DOKUMENT:
Weg in lichtem Gehölz, um 1648 - 1654

Abraham Furnerius

Weg in lichtem Gehölz, um 1648 - 1654

Harzen stellte dieses Blatt mit den ebenfalls farbig ausgearbeiteten Inv.-Nrn. 22832 und 22834 zu einer Gruppe zusammen, die er unter dem Namen des Roelant Roghman inventarisierte. Die ehemaligen Gegenstücke werden hier Philips Koninck bzw. Pieter de With zugeschrieben, und für den „Weg in lichtem Gehölz“ gilt die Zuweisung an Furnerius inzwischen als akzeptiert. Ausschlaggebend ist die Nähe der ehemaligen Rückseite – Harzen hielt, dem Geschmack seiner Zeit folgend, die farbig ausgearbeitete Waldlandschaft des heutigen Verso für die eigentliche Schauansicht – zu einer Dresdner Zeichnung in gleicher Technik, deren alte Beischrift bereits Furnerius als mutmaßlichen Urheber nennt.(Anm.1) Angeregt von Landschaften Rembrandts, bei dem Furnerius von 1642 bis 1648 in die Lehre ging, arbeitete er hier mit starken Hell-Dunkel-Kontrasten und großzügig-summarischen Konturen.(Anm.2) Diese stilistische Nähe veranlasste Benesch (1933/34) zur Zuschreibung des Hamburger Recto an Rembrandt, während er die nun erstmals als Verso deklarierte farbige Zeichnung unter dem Namen Roghmans beließ. Rembrandts Landschaften sind jedoch großzügiger, kühner und aus einem Guß gezeichnet, im Gegensatz zu dem Hamburger Blatt mit seinen doch etwas zaghaft wirkenden Partien.(Anm.3) Dass diese feinen Konturlinien, anders als von Benesch vorgeschlagen, sicherlich nicht als spätere Ergänzungen zu bewerten sind, erkennt man aus den organischen Zusammenhängen mit den breiten Rohrfederstrichen bzw. ihrer Überlagerung durch dieselben.

ROHDATEN:
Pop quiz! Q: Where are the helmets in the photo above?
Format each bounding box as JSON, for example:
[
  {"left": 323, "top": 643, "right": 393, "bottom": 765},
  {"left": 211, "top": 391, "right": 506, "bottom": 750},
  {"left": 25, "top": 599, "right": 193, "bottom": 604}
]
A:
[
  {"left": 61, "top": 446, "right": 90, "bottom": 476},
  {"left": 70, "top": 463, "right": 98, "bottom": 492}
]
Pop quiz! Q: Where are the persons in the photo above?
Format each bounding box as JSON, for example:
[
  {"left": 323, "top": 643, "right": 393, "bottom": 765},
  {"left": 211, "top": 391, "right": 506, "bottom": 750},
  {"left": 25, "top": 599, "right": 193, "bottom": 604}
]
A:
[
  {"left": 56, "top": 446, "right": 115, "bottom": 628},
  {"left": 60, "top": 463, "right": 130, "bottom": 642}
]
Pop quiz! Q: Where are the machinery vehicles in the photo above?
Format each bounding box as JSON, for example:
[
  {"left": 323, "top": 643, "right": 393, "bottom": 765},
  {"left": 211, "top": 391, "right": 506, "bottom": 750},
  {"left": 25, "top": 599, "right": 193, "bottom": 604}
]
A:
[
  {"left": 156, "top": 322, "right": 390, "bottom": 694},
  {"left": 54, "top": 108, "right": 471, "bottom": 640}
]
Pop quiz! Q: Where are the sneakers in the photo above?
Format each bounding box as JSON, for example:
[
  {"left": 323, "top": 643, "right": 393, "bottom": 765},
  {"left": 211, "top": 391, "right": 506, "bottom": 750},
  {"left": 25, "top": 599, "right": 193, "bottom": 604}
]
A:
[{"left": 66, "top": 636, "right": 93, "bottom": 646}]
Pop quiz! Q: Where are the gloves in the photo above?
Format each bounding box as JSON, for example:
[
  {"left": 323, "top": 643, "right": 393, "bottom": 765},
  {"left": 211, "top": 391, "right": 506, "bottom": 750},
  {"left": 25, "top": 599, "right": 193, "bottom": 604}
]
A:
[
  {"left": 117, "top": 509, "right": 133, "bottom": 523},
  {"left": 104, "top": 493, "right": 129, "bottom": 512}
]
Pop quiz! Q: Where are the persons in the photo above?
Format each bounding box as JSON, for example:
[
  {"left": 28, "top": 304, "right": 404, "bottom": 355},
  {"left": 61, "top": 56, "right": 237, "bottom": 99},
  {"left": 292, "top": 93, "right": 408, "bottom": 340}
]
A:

AUFGABE 1:
Fasse den Text über die Zeichnung „Weg in lichtem Gehölz“ in zwei Sätzen zusammen.
AUFGABE 2:
Führe den Text über die Zeichnung „Weg in lichtem Gehölz“ nach seinem letzten Satz weiter.
Die Einträge spielen hierfür keine Rolle.

RICHTIGE ANTWORT 1:
Harzen hatte das Blatt unter dem Namen des Roelant Roghman inventarisiert, doch inzwischen gilt die Zuweisung an Abraham Furnerius als akzeptiert, vor allem wegen der Nähe der farbigen Waldlandschaft auf dem heutigen Verso zu einer Dresdner Zeichnung, deren alte Beischrift Furnerius als mutmaßlichen Urheber nennt. Benesch schrieb das Recto wegen der stilistischen Nähe zu Rembrandts Landschaften Rembrandt zu, doch dessen Landschaften sind großzügiger und kühner gezeichnet, und die feinen Konturlinien sind keine späteren Ergänzungen, wie ihr organischer Zusammenhang mit den breiten Rohrfederstrichen zeigt.

RICHTIGE ANTWORT 2:
Bei der Verso-Zeichnung handelt es sich um eine farbige Variante des Recto – die kompositorischen Zusammenhänge wurden bereits von Harzen bemerkt. Die Bäume links sind etwas gedrungener proportioniert, doch die Anlage der hügeligen, von einem Weg durchschnittenen Landschaft ist in den Grundzügen die gleiche geblieben, und der die Mittelachse betonende Baum wird nun in vollem Laub wiedergegeben. Technisch vergleichbare Landschaften werden bei Sumowski nicht aufgeführt, wenngleich dieser die Autorschaft des Furnerius akzeptiert, angesichts von Querverbindungen in Stil und Motiv mit gesicherten Arbeiten. Für die weichen Laubangaben lässt sich unser Blatt zudem einer mit weißer Deckfarbe überarbeiteten Landschaft im Louvre anschließen.(Anm.4) Die dabei zu beobachtende Nähe zu Zeichnungen des Philips Koninck ist sicher kein Zufall, sondern belegt den Einfluss des seit 1640 mit Furnerius’ Schwester verheirateten Künstlers.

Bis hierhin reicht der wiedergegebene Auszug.